Everest tells the tragic story of Rob Hall who died on the mountain in 1996 in a blizzard that claimed the lives of eight mountaineers.
Dallas Opera commissioned and premiered the opera two years ago and it continues to tour in the US.
A performance of Everest has now been recorded and Talbot expects that to be released soon.
Meanwhile, Talbot’s choral work, Path of Miracles, which had its world premiere halted by the 2005 London Bombings, is being performed by Auckland choir Viva Voce this Queen’s Birthday weekend.
Talbot is a successful composer of music for ballet, choir and film, including A Hitchhiker’s Guide to the Galaxy.
Talbot told Upbeat that Everest was his first opera.

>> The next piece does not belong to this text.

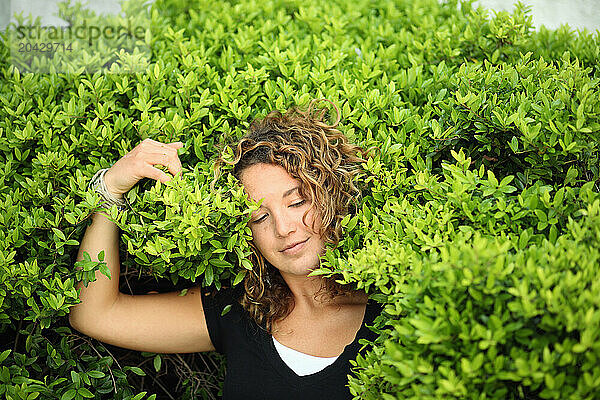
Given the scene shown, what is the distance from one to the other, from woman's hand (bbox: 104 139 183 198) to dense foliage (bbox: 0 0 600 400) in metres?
0.06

“I don’t really understand this urge to climb to the highest places in the world but then again, my piece doesn’t set out to criticise that in any way,” he says.
“It just explores the motivations behind the people who did it and the fascinating and very sad story of what happened that day.”
He says he was very conscious when writing the opera of not making capital out of other people’s misfortune.
“We’ve tried to make something that is really sort of a healing piece - it’s really about more than what happened that day.”
An opera requires a story that has the “emotional weight” to warrant being told in the form, he says.
And Talbot says Everest covers the big themes: heroism, hubris, love, loss, dreams, visions and disillusion and describes it as a “microcosm of man’s struggle”.
Talbot says he used a transcript of Rob Hall’s last conversation with his wife, Jan Arnold, and set the words to music.
“It’s an interesting conversation because you’ve got two people who…have to say goodbye to each other but neither one of them wants to admit to the other or maybe to their themselves that they’re saying goodbye,” he says.
“And also of course the whole conversation is on an open channel to everybody who is on the mountain. They just literally put a satellite phone to a radio and managed to patch them through.”
The entire opera distils down to that one conversation, he says.
“There’s a thudding heartbeat in the background and there’s a moment of stillness as they have this conversation and then the music sort of takes Rob away and then we are left with Jan.”
Talbot describes the mountain as having a “monstrous kind of presence musically”, as if its stomach is grumbling.
“It’s very sort of rumbly, scary, weird, disembodied music,” he says.
He says after Jan and Rob say goodbye, the opera takes a more meditative and healing turn.
“It takes the audience up and off and shows you something that is bigger than just our little concern, some kind of, I don’t know, infinite spiritual vision or something.”